Perdon ziet liever dat de reserves worden ingezet als motor voor de toekomst, ‘denk aan digitalisering robotisering, zodat we voorbereid zijn op het uitvoeren van werk met minder mensen. Dat is niet alleen slim maar noodzakelijk gezien de arbeidsmarkt en vergrijzing.’ ‘Een andere manier om reserves strategisch in te zetten is via revolverende fondsen: middelen die initiatieven vooruit helpen en zichzelf op termijn terugverdienen. Daarmee maken we van reserves een vliegwiel van duurzame ontwikkeling, sociaal en economisch’, aldus Perdon. Dat gezegd hebbende, ligt het overschot beduidend lager dan vorig jaar. Toen bedroeg het ruim 17 miljoen euro.
Wethouder Ploeger stelt dat het college de overschotten niet had kunnen voorzien: ‘Als we bij de najaarsnota hadden overzien dat er behoorlijk wat geld over was, dan hadden we dat natuurlijk kunnen besteden, maar we gaan uit van de cijfers die we op dat moment hebben’. Duidelijk mag zijn dat Gemeentebelangen ook belang hecht aan een degelijke reserve. Wethouder Ploeger trok eerder meermaals de vergelijking met een huishoudboekje: ‘dat dient op orde zijn en hier hoort een degelijke reserve bij.

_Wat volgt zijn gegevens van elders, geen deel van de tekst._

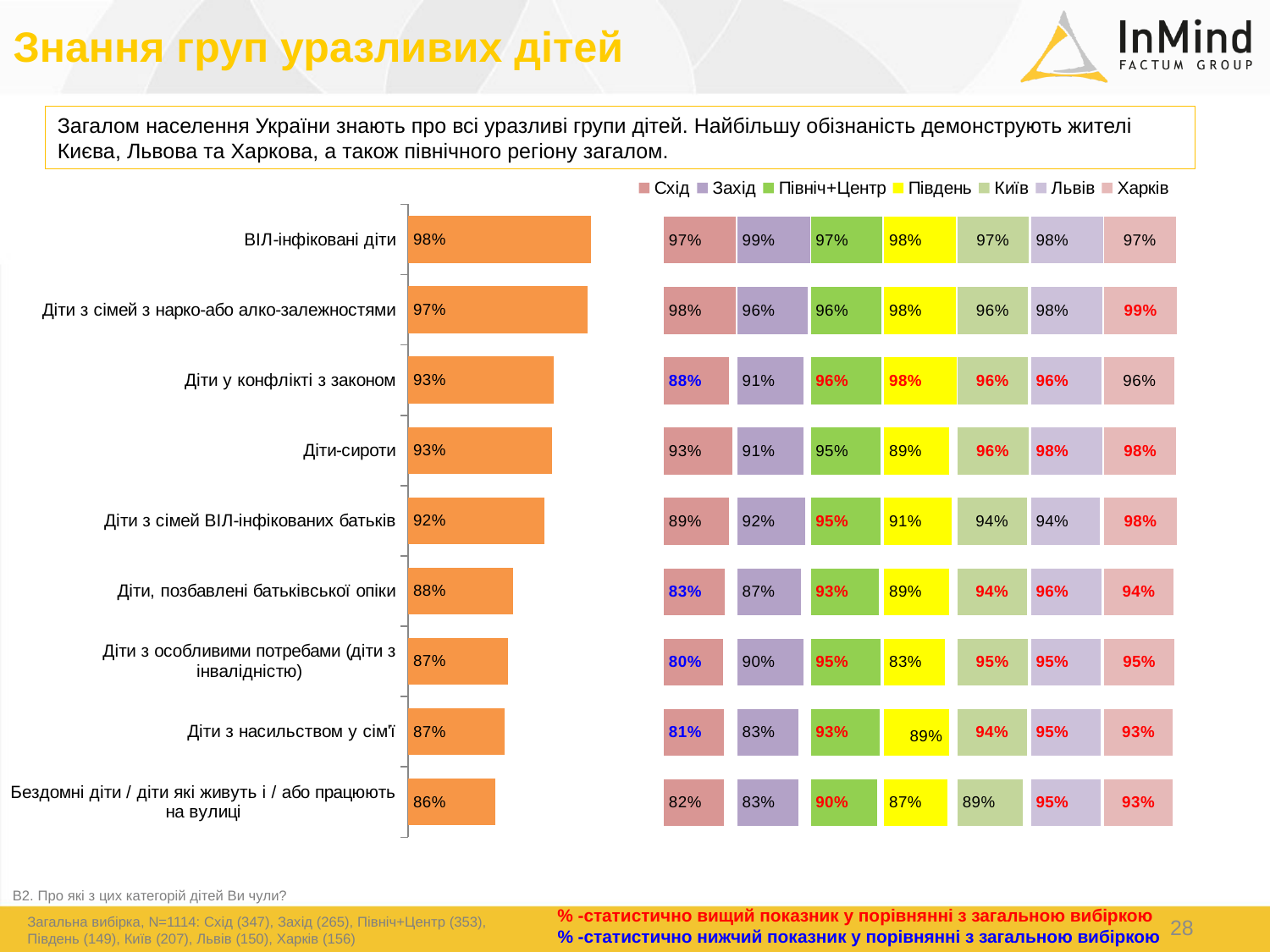
How many categories are shown on the left bar chart? 9 On the left bar chart, which category has the highest value? ВІЛ-інфіковані діти On the right regional chart, what is the value for Харків for Діти з сімей з нарко-або алко-залежностями? 99% On the left bar chart, which is larger: the value for Діти з сімей ВІЛ-інфікованих батьків or the value for Діти з особливими потребами (діти з інвалідністю)? Діти з сімей ВІЛ-інфікованих батьків On the right regional chart, what is the value for Схід for Діти у конфлікті з законом? 88% What type of chart is the chart on the left of the slide? Bar chart On the left bar chart, which category has the lowest value? Бездомні діти / діти які живуть і / або працюють на вулиці How many series does the legend of the right regional chart list? 7 On the left bar chart, what is the value for ВІЛ-інфіковані діти? 98% On the left bar chart, what is the value for Бездомні діти / діти які живуть і / або працюють на вулиці? 86% On the right regional chart, what is the difference between the Південь and Схід values for Діти з особливими потребами (діти з інвалідністю)? 3% On the left bar chart, what is the difference between the values for ВІЛ-інфіковані діти and Діти, позбавлені батьківської опіки? 10%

Bezuinigingen voorlopig vooruitgeschoven
Het veelbesproken ravijn-jaar in 2026 is onlangs toch vooruitgeschoven omdat het Rijk met extra geld over de brug kwam. Desondanks uitten diverse fracties hun zorgen over deze donkere wolk aan de horizon. Wethouder Ploeger stelt dat het college de zaken vooral nog wil afwachten: ‘Natuurlijk hebben wij de opdracht om voor 2027, 2028 bij u met bezuinigingsvoorstellen te komen en dat gaan we ook doen, maar er komt weer een nieuw kabinet en je weet nooit wat dit zal betekenen voor het gemeentefonds’.
De jaarrekening is altijd aanleiding voor fracties om uitgebreid te reflecteren op het gevoerde beleid. Er werden onder meer zorgen geuit over de ontwikkelingen in de jeugdzorg, het gebiedsgericht werken, net-congestie en te complexe vergunningsprocedures.
De jaarrekening is unaniem aangenomen. Op 10 juli bespreekt de raad de voorjaarsnota 2025 met een blik op het beleid voor de komende jaren.